--- Start Record list ---
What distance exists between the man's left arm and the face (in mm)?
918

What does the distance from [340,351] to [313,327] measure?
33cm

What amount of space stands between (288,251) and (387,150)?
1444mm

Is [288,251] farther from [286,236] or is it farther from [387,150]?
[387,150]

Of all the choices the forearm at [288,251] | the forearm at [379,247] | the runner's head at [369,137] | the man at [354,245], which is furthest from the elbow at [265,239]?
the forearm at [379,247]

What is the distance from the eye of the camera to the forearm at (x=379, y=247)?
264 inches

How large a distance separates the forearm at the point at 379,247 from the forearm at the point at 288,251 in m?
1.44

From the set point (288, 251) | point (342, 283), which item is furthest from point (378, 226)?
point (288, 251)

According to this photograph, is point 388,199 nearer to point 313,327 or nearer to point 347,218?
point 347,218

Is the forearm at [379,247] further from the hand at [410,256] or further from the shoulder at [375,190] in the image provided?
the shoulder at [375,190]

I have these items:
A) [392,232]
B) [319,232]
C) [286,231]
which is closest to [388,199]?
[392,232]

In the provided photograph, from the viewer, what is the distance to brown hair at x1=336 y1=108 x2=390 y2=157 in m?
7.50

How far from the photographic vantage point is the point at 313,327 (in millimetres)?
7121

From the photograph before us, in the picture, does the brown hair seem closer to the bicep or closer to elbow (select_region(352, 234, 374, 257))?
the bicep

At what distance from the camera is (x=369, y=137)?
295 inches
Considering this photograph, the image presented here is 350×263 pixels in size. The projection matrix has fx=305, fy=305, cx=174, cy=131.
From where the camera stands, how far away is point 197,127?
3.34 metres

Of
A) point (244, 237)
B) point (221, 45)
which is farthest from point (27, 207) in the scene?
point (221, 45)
--- End Record list ---
--- Start Record list ---
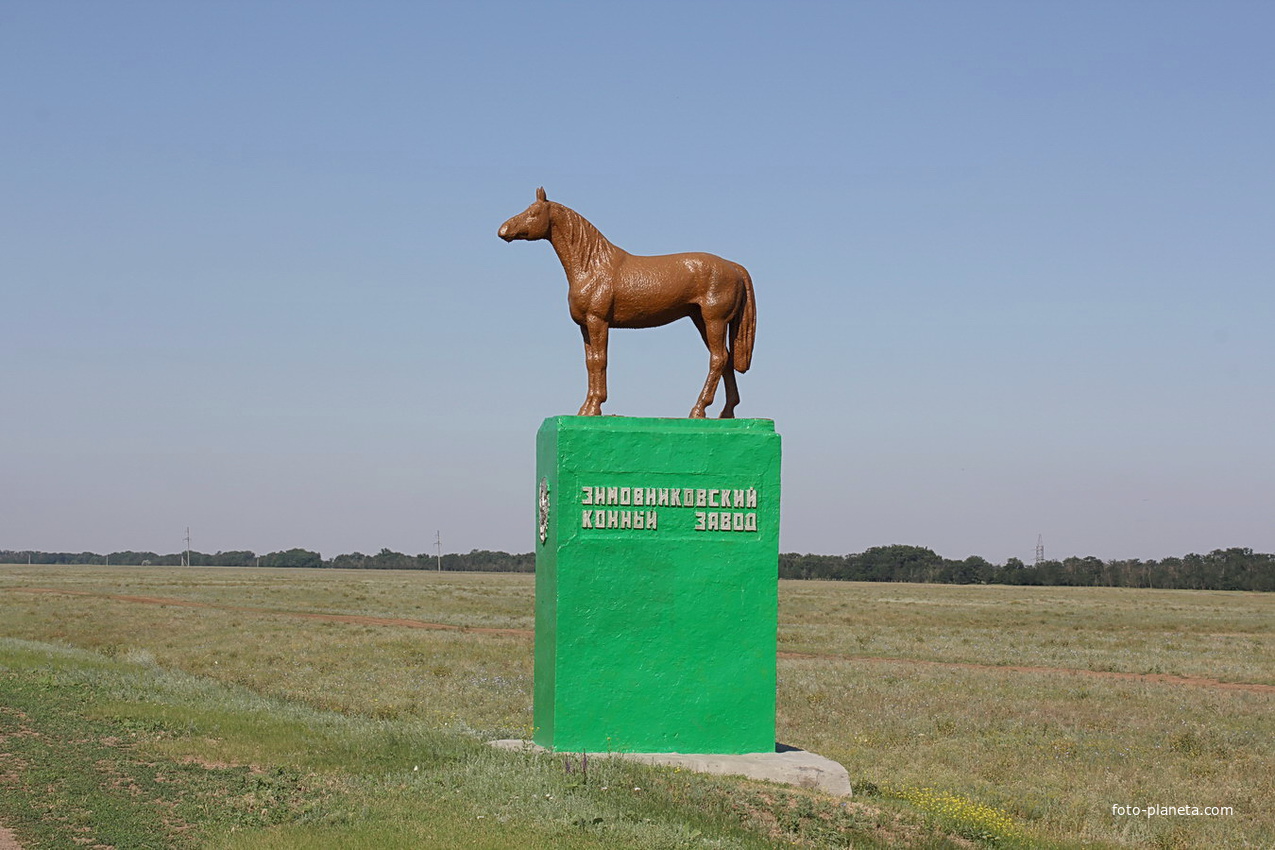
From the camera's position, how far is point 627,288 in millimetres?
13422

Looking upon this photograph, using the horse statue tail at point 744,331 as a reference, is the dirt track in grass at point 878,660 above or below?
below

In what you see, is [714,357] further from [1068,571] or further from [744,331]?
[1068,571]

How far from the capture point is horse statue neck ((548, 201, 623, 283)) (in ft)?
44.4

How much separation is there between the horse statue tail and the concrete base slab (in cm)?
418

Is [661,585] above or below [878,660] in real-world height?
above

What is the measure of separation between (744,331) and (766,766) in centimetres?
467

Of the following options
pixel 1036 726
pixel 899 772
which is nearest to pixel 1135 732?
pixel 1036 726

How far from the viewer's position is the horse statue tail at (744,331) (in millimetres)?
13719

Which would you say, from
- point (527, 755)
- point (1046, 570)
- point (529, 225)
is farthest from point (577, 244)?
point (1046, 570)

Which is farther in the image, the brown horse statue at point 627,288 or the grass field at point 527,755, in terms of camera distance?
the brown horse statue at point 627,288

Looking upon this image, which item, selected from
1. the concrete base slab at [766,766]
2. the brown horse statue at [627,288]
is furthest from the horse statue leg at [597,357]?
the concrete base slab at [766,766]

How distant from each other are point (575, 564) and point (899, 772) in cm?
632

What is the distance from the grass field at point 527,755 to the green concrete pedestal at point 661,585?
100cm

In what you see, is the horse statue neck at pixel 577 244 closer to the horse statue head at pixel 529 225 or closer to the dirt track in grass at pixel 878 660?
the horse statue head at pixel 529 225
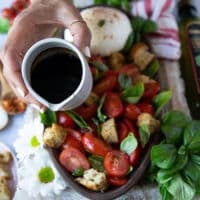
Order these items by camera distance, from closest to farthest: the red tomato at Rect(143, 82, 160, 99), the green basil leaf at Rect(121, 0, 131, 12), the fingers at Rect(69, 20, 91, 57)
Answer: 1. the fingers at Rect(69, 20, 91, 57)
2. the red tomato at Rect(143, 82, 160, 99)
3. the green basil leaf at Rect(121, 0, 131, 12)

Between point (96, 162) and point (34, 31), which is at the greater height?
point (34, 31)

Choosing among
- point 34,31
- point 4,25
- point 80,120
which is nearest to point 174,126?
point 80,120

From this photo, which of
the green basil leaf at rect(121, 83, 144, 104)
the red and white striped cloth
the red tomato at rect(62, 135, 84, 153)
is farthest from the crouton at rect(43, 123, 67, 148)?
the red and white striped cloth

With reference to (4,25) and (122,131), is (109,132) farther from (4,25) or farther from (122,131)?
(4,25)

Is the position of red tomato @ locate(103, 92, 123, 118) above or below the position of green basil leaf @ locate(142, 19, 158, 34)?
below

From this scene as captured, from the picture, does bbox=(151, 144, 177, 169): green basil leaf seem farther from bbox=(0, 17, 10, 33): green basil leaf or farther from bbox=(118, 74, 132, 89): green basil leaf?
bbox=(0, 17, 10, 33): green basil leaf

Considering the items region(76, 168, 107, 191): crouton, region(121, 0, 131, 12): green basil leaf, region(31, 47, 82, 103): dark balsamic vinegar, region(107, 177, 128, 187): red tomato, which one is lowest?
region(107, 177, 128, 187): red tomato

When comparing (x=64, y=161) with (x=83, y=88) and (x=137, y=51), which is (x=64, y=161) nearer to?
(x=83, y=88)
--- End Record list ---
## Do this
Return every line of the records that contains the word "dirt".

## Reply to the exercise
Looking upon this photograph, using the horse statue tail at point 744,331 as a reference, is the dirt track in grass at point 878,660 above or below?
In what you see, is the horse statue neck at pixel 577 244 closer to the horse statue head at pixel 529 225 or closer to the dirt track in grass at pixel 878 660?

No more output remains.